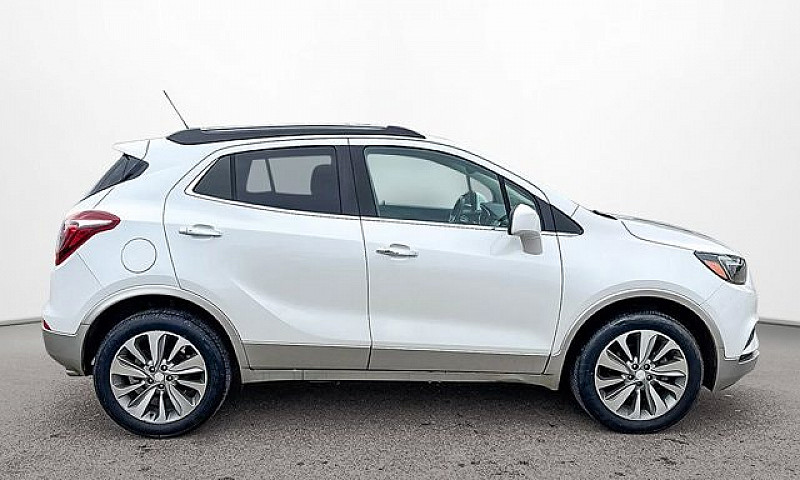 2020 Buick Encore Pr...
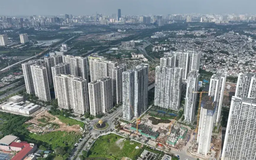 Làn sóng dự án căn hộ mới lan rộng nhiều tỉnh, thành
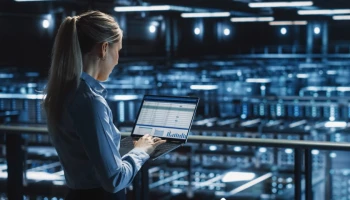 EcoStruxure IT รุ่นใหม่ ช่วยมอนิเตอร์ และบริหารจัดการโครงสร้างไอทีแบบไฮบริดที่ซับซ้อน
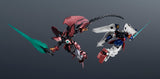 Gundam Universe XXXG-00W0 Wing Gundam Zero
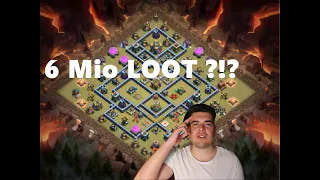 Wie funktioniert die Legenden Liga?! | VORTEILE UND NACHTEILE | Clash of Clans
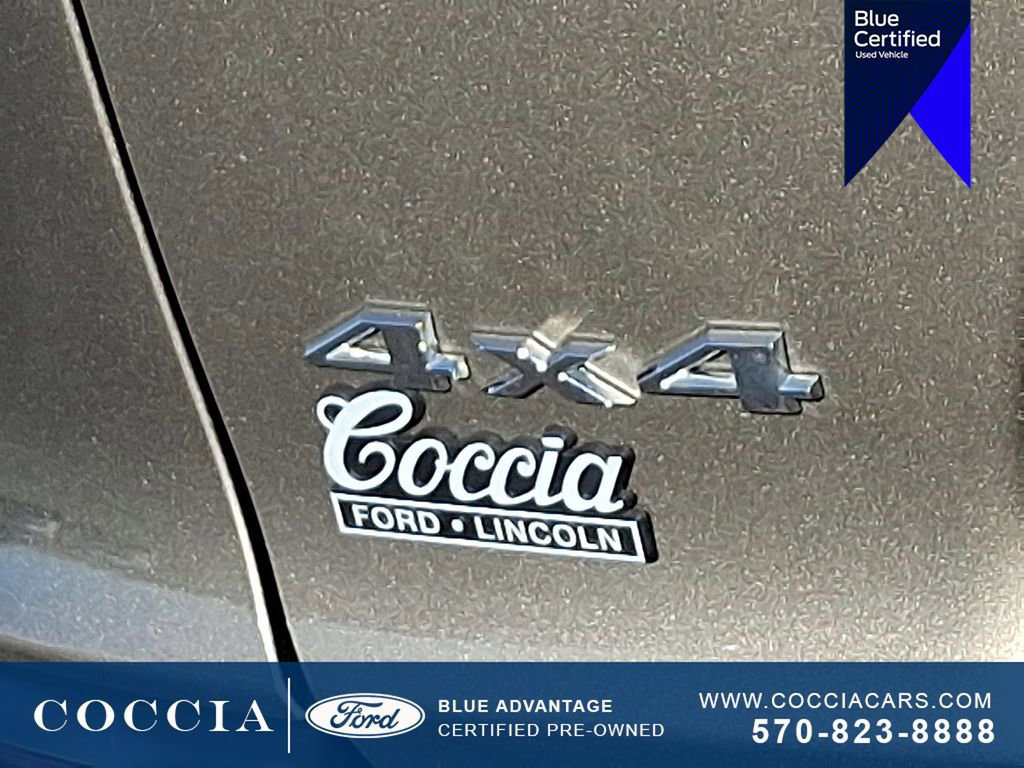 Used 2019 Jeep Cherokee Latitude Plus image 30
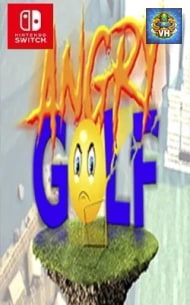 Angry Golf Nintendo Switch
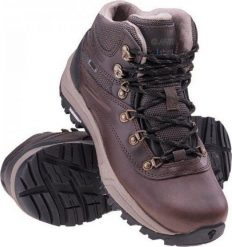 Buty trekkingowe damskie Hi-Tec BUTY WYSOKIE ALTITUDE VI I WP WO'S DARK CHOCOLATE 37. Czarne trekkingi damskie Hi-tec. Za 209.99 zł.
———
Directions for this task: Return the text of all eight items line for line, unchanged, without the pictures.

Reply to the exercise:
 2020 Buick Encore Pr...
 Làn sóng dự án căn hộ mới lan rộng nhiều tỉnh, thành
 EcoStruxure IT รุ่นใหม่ ช่วยมอนิเตอร์ และบริหารจัดการโครงสร้างไอทีแบบไฮบริดที่ซับซ้อน
 Gundam Universe XXXG-00W0 Wing Gundam Zero
 Wie funktioniert die Legenden Liga?! | VORTEILE UND NACHTEILE | Clash of Clans
 Used 2019 Jeep Cherokee Latitude Plus image 30
 Angry Golf Nintendo Switch
 Buty trekkingowe damskie Hi-Tec BUTY WYSOKIE ALTITUDE VI I WP WO'S DARK CHOCOLATE 37. Czarne trekkingi damskie Hi-tec. Za 209.99 zł.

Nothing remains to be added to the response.